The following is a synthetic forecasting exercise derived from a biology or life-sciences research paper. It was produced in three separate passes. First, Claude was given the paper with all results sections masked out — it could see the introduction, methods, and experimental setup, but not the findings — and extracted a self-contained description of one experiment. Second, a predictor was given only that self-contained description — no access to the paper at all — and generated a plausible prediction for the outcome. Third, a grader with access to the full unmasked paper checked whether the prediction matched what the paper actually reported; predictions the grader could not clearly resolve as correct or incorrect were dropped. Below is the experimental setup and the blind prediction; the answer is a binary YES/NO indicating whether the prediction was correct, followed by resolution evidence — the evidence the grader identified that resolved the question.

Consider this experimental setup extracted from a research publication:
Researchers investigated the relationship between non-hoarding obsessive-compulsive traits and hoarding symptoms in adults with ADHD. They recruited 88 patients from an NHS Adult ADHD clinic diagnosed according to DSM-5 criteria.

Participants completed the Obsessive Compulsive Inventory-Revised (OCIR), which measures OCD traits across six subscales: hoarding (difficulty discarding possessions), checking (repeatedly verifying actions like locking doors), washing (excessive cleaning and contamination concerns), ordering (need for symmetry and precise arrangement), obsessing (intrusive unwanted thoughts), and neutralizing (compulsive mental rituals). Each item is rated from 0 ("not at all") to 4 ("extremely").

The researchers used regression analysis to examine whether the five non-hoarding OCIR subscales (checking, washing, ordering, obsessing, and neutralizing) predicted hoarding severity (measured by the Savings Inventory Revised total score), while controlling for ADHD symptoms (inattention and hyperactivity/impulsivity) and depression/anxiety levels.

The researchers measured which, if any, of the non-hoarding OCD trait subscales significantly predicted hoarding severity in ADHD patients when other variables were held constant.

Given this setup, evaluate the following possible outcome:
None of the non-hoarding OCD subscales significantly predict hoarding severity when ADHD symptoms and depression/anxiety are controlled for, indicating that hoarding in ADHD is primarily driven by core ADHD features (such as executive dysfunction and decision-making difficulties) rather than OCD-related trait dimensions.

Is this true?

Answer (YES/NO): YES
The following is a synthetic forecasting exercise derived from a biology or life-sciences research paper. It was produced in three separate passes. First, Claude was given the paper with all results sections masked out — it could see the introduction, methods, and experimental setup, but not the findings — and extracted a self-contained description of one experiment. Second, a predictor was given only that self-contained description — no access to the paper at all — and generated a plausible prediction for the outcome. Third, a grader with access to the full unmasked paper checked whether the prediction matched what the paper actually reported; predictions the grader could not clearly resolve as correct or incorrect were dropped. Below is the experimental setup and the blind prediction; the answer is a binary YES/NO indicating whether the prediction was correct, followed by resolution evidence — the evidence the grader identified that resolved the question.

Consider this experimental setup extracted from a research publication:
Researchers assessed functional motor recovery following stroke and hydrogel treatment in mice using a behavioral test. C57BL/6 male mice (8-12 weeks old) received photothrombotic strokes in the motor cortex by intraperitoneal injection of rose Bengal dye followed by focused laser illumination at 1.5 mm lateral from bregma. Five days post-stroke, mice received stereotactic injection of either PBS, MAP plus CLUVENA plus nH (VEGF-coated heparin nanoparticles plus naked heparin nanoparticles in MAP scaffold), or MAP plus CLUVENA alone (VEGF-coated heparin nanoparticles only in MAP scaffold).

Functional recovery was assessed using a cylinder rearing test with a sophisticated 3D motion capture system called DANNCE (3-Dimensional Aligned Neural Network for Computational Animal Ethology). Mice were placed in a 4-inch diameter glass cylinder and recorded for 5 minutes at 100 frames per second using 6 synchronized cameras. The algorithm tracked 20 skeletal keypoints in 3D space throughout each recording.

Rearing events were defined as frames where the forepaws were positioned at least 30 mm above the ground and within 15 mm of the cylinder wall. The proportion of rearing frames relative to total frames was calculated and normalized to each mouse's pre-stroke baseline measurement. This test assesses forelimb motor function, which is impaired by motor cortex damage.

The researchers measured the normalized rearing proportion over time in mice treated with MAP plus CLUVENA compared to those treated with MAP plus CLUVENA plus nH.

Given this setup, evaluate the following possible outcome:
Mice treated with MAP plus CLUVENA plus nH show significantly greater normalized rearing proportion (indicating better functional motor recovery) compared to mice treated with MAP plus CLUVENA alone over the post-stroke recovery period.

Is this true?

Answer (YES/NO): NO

**WHAT TO WORK ON**.
Reproduce every entry shown above, precisely as it stands.

**THE COMPLETED TASK**.
The following is a synthetic forecasting exercise derived from a biology or life-sciences research paper. It was produced in three separate passes. First, Claude was given the paper with all results sections masked out — it could see the introduction, methods, and experimental setup, but not the findings — and extracted a self-contained description of one experiment. Second, a predictor was given only that self-contained description — no access to the paper at all — and generated a plausible prediction for the outcome. Third, a grader with access to the full unmasked paper checked whether the prediction matched what the paper actually reported; predictions the grader could not clearly resolve as correct or incorrect were dropped. Below is the experimental setup and the blind prediction; the answer is a binary YES/NO indicating whether the prediction was correct, followed by resolution evidence — the evidence the grader identified that resolved the question.

Consider this experimental setup extracted from a research publication:
Researchers investigated the relationship between non-hoarding obsessive-compulsive traits and hoarding symptoms in adults with ADHD. They recruited 88 patients from an NHS Adult ADHD clinic diagnosed according to DSM-5 criteria.

Participants completed the Obsessive Compulsive Inventory-Revised (OCIR), which measures OCD traits across six subscales: hoarding (difficulty discarding possessions), checking (repeatedly verifying actions like locking doors), washing (excessive cleaning and contamination concerns), ordering (need for symmetry and precise arrangement), obsessing (intrusive unwanted thoughts), and neutralizing (compulsive mental rituals). Each item is rated from 0 ("not at all") to 4 ("extremely").

The researchers used regression analysis to examine whether the five non-hoarding OCIR subscales (checking, washing, ordering, obsessing, and neutralizing) predicted hoarding severity (measured by the Savings Inventory Revised total score), while controlling for ADHD symptoms (inattention and hyperactivity/impulsivity) and depression/anxiety levels.

The researchers measured which, if any, of the non-hoarding OCD trait subscales significantly predicted hoarding severity in ADHD patients when other variables were held constant.

Given this setup, evaluate the following possible outcome:
None of the non-hoarding OCD subscales significantly predict hoarding severity when ADHD symptoms and depression/anxiety are controlled for, indicating that hoarding in ADHD is primarily driven by core ADHD features (such as executive dysfunction and decision-making difficulties) rather than OCD-related trait dimensions.

Is this true?

Answer (YES/NO): YES
The following is a synthetic forecasting exercise derived from a biology or life-sciences research paper. It was produced in three separate passes. First, Claude was given the paper with all results sections masked out — it could see the introduction, methods, and experimental setup, but not the findings — and extracted a self-contained description of one experiment. Second, a predictor was given only that self-contained description — no access to the paper at all — and generated a plausible prediction for the outcome. Third, a grader with access to the full unmasked paper checked whether the prediction matched what the paper actually reported; predictions the grader could not clearly resolve as correct or incorrect were dropped. Below is the experimental setup and the blind prediction; the answer is a binary YES/NO indicating whether the prediction was correct, followed by resolution evidence — the evidence the grader identified that resolved the question.

Consider this experimental setup extracted from a research publication:
Researchers assessed functional motor recovery following stroke and hydrogel treatment in mice using a behavioral test. C57BL/6 male mice (8-12 weeks old) received photothrombotic strokes in the motor cortex by intraperitoneal injection of rose Bengal dye followed by focused laser illumination at 1.5 mm lateral from bregma. Five days post-stroke, mice received stereotactic injection of either PBS, MAP plus CLUVENA plus nH (VEGF-coated heparin nanoparticles plus naked heparin nanoparticles in MAP scaffold), or MAP plus CLUVENA alone (VEGF-coated heparin nanoparticles only in MAP scaffold).

Functional recovery was assessed using a cylinder rearing test with a sophisticated 3D motion capture system called DANNCE (3-Dimensional Aligned Neural Network for Computational Animal Ethology). Mice were placed in a 4-inch diameter glass cylinder and recorded for 5 minutes at 100 frames per second using 6 synchronized cameras. The algorithm tracked 20 skeletal keypoints in 3D space throughout each recording.

Rearing events were defined as frames where the forepaws were positioned at least 30 mm above the ground and within 15 mm of the cylinder wall. The proportion of rearing frames relative to total frames was calculated and normalized to each mouse's pre-stroke baseline measurement. This test assesses forelimb motor function, which is impaired by motor cortex damage.

The researchers measured the normalized rearing proportion over time in mice treated with MAP plus CLUVENA compared to those treated with MAP plus CLUVENA plus nH.

Given this setup, evaluate the following possible outcome:
Mice treated with MAP plus CLUVENA plus nH show significantly greater normalized rearing proportion (indicating better functional motor recovery) compared to mice treated with MAP plus CLUVENA alone over the post-stroke recovery period.

Is this true?

Answer (YES/NO): NO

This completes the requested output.